Apple Bundt Cake
 
Prep time
Cook time
Total time
 
Author:
Serves: 1 cake
Ingredients
  • Topping
  • ¼ cup (1/2 stick) cold butter, cut into pieces
  • ½ cup packed light-brown sugar
  • ¼ cup old-fashioned rolled oats
  • ½ teaspoon cinnamon
  • ¼ teaspoon coarse salt
  • Cake
  • ½ cup (1 stick) salted butter, room temperature, plus more for cake pan
  • 2 cups all-purpose flour, plus more for cake pan
  • 1 teaspoon baking soda
  • 1 teaspoon cinnamon
  • ½ teaspoon nutmeg, fresh grated
  • ½ teaspoon coarse salt
  • ¾ cup granulated sugar
  • ½ cup packed light-brown sugar
  • 4 large eggs
  • 1 cup plain yogurt
  • 1 cup diced apple, peel left on
  • ½ cup toffee bits
Instructions
  1. Preheat oven to 350 degrees. Butter and flour an angel-food cake pan or 14-cup Bundt cake pan.
  2. Topping:
  3. In a small bowl, combine butter, brown sugar, oats and cinnamon.With a pastry cutter or your hands, cut in butter until mixture resembles coarse crumbs.
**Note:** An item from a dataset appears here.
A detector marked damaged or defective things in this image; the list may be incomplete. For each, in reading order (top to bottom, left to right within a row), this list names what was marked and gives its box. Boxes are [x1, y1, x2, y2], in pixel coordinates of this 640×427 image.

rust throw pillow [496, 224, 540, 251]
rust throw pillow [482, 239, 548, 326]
Refrigerate until ready to use.
  4. Cake Batter:
  5. In a large bowl, whisk together flour, baking soda, cinnamon, nutmeg and salt. In another large bowl, using an electric mixer, beat butter and sugars on high, scraping down bowl as needed, until light and fluffy, about 4 minutes. Beat in eggs, one at a time, scraping down bowl after each addition. Add yogurt and beat to combine. With mixer on low, gradually add flour mixture and mix just until combined. With a rubber spatula, fold in apples and toffee bits.
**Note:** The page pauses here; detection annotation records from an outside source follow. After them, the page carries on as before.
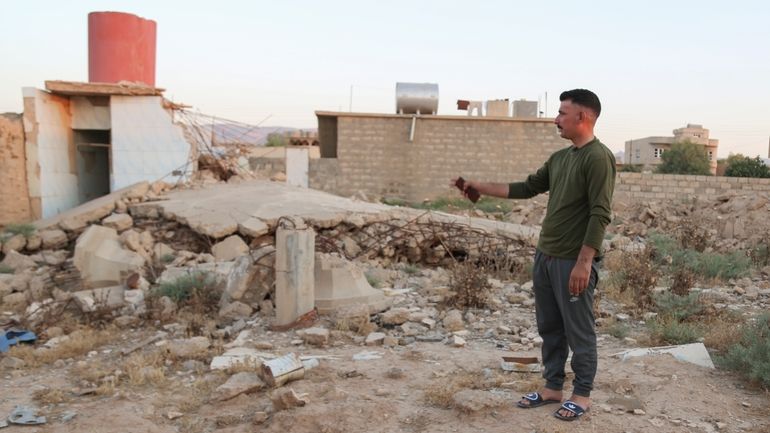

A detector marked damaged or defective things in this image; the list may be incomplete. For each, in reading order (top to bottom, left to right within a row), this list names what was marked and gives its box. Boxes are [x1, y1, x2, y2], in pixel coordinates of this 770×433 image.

broken concrete chunk [101, 213, 133, 233]
broken concrete chunk [38, 228, 68, 248]
broken concrete chunk [0, 250, 36, 270]
broken concrete chunk [73, 224, 145, 288]
broken concrete chunk [210, 235, 246, 262]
  6. Sprinke about ¼ of topping in bottom of pan. Spoon batter evenly into pan. Top with crumb topping and, with a butter knife, gently fold some of topping into batter. Bake until a toothpick inserted in middle comes out clean, 60 to 70 minutes. Let cool in pan on a wire rack 15 minutes, then turn out onto rack and let cool.